Secondo quanto scrive il North Africa Post, accettando la proposta degli EAU, il governo nigerino si è di fatto schierato nel conflitto libico dalla parte di Haftar e avrebbe respinto la richiesta dell’Italia di posizionare forze militari nella base franco-nigerina di Fort Madama per reprimere i traffici di immigrati clandestini proprio perché Roma in Libia sostiene ufficialmente il GNA. Gli emiratini hanno avuto successo con Niamey pur essendo intervenuti molto tempo dopo gli italiani, grazie alla promessa di aiuti economici e al supporto dell’Arabia Saudita, molto influente in Niger. La nuova base emiratina, un’altra è stata istituita da tre anni in Cirenaica, all’aeroporto di al-Khadim, vicino a Bengasi rientra nel confronto che si combatte ormai da anni in Nord Africa, Sahel e Medio Oriente tra il fronte legato alla Fratellanza Musulmana, movimento sostenuto da Turchia e Qatar (sponsor in Libia del GNA) e l’asse Egitto – Arabia Saudita – EAU, che in Libia sostengono Haftar.

Con l’arrivo delle truppe degli Emirati, saliranno a cinque gli stati che schierano forze militari in Niger: Francia, Germania, Italia e Stati Uniti, questi ultimi presenti non solo a Niamey ma anche nella base di Agadez destinata ad aerei, droni e forze speciali per ristrutturare la quale l’Africa Command ha investito cento milioni di dollari. Una presenza che da un lato contribuisce alla fragile stabilità del Niger, ma dall’altro alimenta dure critiche delle opposizioni al governo, che contestano l’eccessiva presenza straniera nel paese e ora lo sbilanciamento nella crisi libica a favore di Haftar e dei suoi alleati.

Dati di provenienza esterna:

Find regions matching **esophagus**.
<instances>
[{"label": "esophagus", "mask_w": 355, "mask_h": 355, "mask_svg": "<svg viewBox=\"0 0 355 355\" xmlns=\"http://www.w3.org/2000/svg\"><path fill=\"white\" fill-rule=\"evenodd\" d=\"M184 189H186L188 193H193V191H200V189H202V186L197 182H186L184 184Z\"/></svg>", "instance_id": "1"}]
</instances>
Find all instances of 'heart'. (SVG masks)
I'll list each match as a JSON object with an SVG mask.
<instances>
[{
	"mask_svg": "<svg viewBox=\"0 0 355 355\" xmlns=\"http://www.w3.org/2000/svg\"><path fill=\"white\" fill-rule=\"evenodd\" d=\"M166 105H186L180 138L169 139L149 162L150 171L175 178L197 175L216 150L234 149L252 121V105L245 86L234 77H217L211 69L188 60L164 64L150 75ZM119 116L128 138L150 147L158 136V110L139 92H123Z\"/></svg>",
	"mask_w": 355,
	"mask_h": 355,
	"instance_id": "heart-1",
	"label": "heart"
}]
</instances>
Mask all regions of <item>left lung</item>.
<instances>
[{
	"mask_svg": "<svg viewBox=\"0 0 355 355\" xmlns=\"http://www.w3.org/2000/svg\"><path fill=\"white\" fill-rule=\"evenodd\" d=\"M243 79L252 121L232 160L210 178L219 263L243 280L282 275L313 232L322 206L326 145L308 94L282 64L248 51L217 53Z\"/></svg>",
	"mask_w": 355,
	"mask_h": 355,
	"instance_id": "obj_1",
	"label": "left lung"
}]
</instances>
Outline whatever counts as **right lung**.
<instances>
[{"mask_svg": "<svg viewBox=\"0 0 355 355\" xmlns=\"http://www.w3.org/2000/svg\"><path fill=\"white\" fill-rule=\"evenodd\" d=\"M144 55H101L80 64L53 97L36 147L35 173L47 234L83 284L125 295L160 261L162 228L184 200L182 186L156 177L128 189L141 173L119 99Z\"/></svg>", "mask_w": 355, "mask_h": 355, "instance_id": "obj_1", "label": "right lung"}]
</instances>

In aggiunta, viene rimproverato alla presidenza nigerina di aver gestito la trattativa con Abu Dhabi in segreto, senza informarne il Parlamento.

Non sono ancora noti i dettagli dell’operazione, né quando l’accordo bilaterale verrà ratificato né in quanto tempo e in quale luogo preciso verrà istituita la base emiratina, né tanto meno quale tipologia di forze vi verrebbe schierate. Ipoteticamente il contesto operativo prevederebbe la presenza di droni come i cinesi Wing Loong già presenti ad al-Khadim fanteria leggera oltre ad elicotteri e aerei cargo per gestire le complesse esigenze operative e di supporto logistico. Gli EAU continuano così ad espandere il loro ruolo di potenza regionale tra Africa e Medio Oriente dove dispongono di basi anche ad Aden (Yemen), Somalia ed Eritrea oltre a quella libica.